The ports on the back are all nicely color coded like paint by numbers. The port in the blue area is for daisy-chaining more of these PowerVault units together. The black area has the standard RJ45 port for management. In this case there is no integrated Dell remote access controller (iDRAC) like you would find on the PowerEdge servers. The purple area indicates 10GbE, or 8/16 Gb Fibre channel over SFP+ connections. That’s where your network may add in some complexity with routers and switches for the various servers you may attach to the storage part of your network.
To connect to the storage modules, the PowerEdge servers would then have a PowerEdge RAID Controller (PERC) like the H840 to connect to all that glorious storage to the rest of your network.
Just like the PSUs offering 1+1 redundancy, those control units are hot swappable and easily replaced if one fails. The PowerVault system uses ME Storage Manager and an HTML 5 interface so you can access the system remotely from a standard browser. It has an intuitive user interface where you can set up the various options like the host port mode. You can set the port connection mode for each Fiber Channel port for switched or direct attached servers. Using the ME Storage Manager, the system can be set up for all-fibre channel, iSCSI or a combination of the two for a hybrid connection. There is a lot more functionality with ME Storage Manager, but this is a hardware overview. We sell hardware not abstract constructs!
The controllers have a very basic dual 2-core Xeon Broadwell-DE CPU, with 8GB memory, and no PCIe lanes. There’s no BOSS, IDSDCM, PERC or battery pack to power your memory while your system dies. The controllers are tamper proof and do the job of connecting your network to the focus of the PowerVault system, which is storage. So, you don’t pay separately for the CPUs, nor the memory, and no additional PCIe cards. The controller supports 12Gb SAS connections for performance. SAS drives have dual port connections and the SATA bus only supports a single port connection. The controller acts like an HD controller, that connects directly to the backplane or midplane of the system drives.

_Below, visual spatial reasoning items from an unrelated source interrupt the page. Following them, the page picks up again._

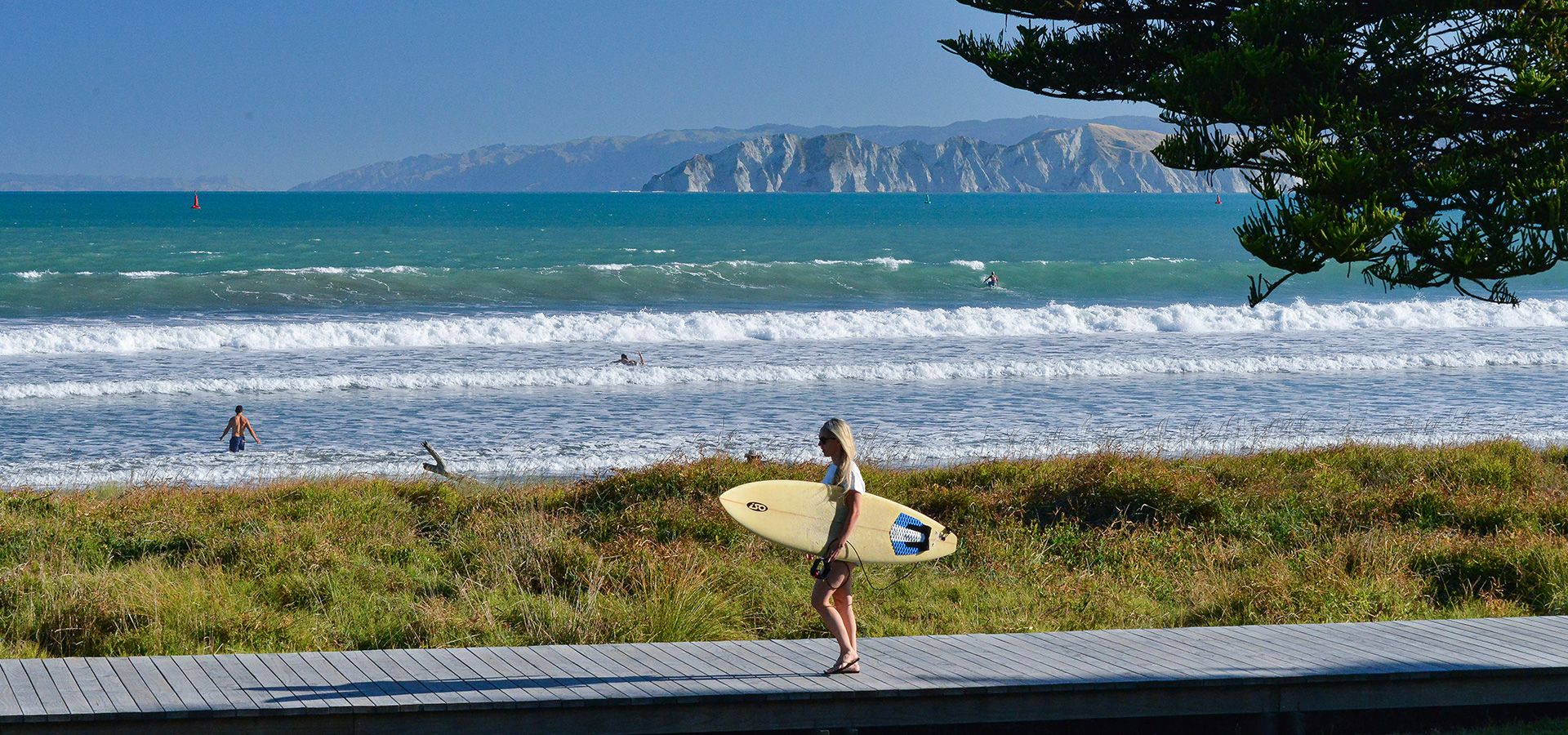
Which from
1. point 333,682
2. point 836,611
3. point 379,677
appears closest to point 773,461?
point 836,611

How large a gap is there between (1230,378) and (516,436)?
14.0m

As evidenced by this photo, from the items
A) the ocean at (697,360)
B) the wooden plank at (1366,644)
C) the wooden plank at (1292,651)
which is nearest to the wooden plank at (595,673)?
the wooden plank at (1292,651)

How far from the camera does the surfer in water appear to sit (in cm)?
623

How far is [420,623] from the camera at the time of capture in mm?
8047

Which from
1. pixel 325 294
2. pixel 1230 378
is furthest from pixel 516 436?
pixel 325 294

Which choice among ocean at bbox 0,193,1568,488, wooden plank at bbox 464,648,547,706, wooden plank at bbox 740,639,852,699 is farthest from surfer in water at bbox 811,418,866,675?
ocean at bbox 0,193,1568,488

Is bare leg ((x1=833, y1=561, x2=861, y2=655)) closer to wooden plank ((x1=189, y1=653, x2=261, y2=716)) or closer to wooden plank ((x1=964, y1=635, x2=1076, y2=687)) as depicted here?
wooden plank ((x1=964, y1=635, x2=1076, y2=687))

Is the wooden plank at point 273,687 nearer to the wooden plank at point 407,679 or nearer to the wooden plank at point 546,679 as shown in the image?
the wooden plank at point 407,679

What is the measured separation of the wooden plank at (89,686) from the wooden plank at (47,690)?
5cm

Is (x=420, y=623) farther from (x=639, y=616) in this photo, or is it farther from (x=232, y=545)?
(x=232, y=545)

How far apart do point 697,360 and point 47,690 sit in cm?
2229

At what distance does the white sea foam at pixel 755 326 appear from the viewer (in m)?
29.8

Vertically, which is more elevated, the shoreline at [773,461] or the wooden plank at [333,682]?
the wooden plank at [333,682]

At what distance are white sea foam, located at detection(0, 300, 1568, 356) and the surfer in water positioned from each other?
2527 cm
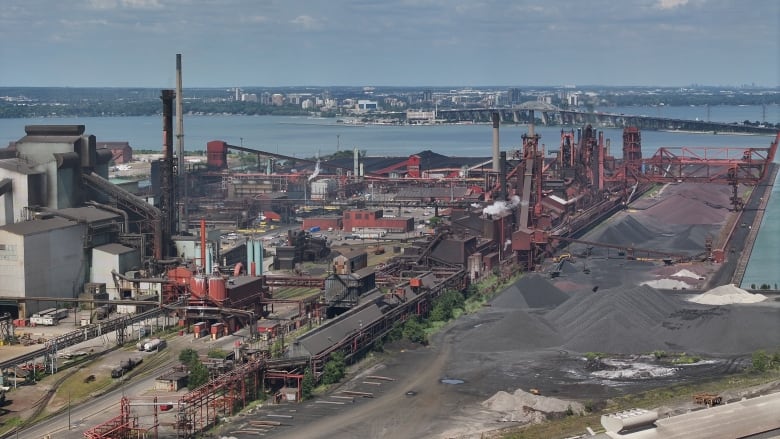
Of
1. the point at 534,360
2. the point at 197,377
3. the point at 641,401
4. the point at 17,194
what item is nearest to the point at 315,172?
the point at 17,194

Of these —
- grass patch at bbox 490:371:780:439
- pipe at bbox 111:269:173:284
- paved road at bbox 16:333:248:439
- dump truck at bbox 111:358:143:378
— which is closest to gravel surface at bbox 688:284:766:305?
grass patch at bbox 490:371:780:439

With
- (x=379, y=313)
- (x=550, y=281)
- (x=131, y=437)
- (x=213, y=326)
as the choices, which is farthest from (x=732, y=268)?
(x=131, y=437)

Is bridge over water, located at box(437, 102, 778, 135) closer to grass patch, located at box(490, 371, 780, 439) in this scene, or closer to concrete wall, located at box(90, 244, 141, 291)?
concrete wall, located at box(90, 244, 141, 291)

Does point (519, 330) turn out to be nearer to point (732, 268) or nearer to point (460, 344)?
point (460, 344)

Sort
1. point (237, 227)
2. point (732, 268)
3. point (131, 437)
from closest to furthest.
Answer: point (131, 437)
point (732, 268)
point (237, 227)

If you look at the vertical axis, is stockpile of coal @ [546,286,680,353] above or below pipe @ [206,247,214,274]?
below
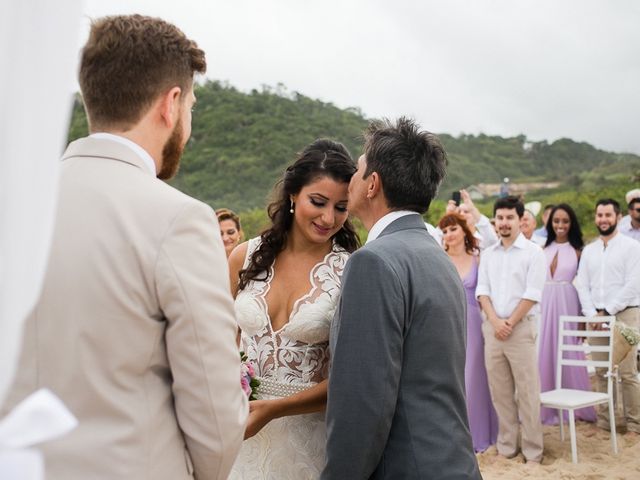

Just like the PSUs connect directly to the storage backplane to provide power for those drives and the controller modules.
Optional expansion enclosures let you scale up, but the ME424 and ME412 can only be used with the ME4024 and ME4012 respectively. The ME484 can be used with any ME4 base array. All offer 12Gig SAS backend connectivity.
This is a very minimalistic system and like minimalistic art, your storage has been reduced to the most basic of components. In this case, we’re thinking maybe Kandinsky, especially with that color-coded back panel, but his later works. Definitely not Mark Rothko. If you need to scale your data storage quickly, fairly inexpensively, and without introducing complexity, then the Dell PowerVault system fits the bill. We were going to open one of those controller units, but a little sticker held me back. Something about voiding the warranty. So much for an educational voyage of discovery.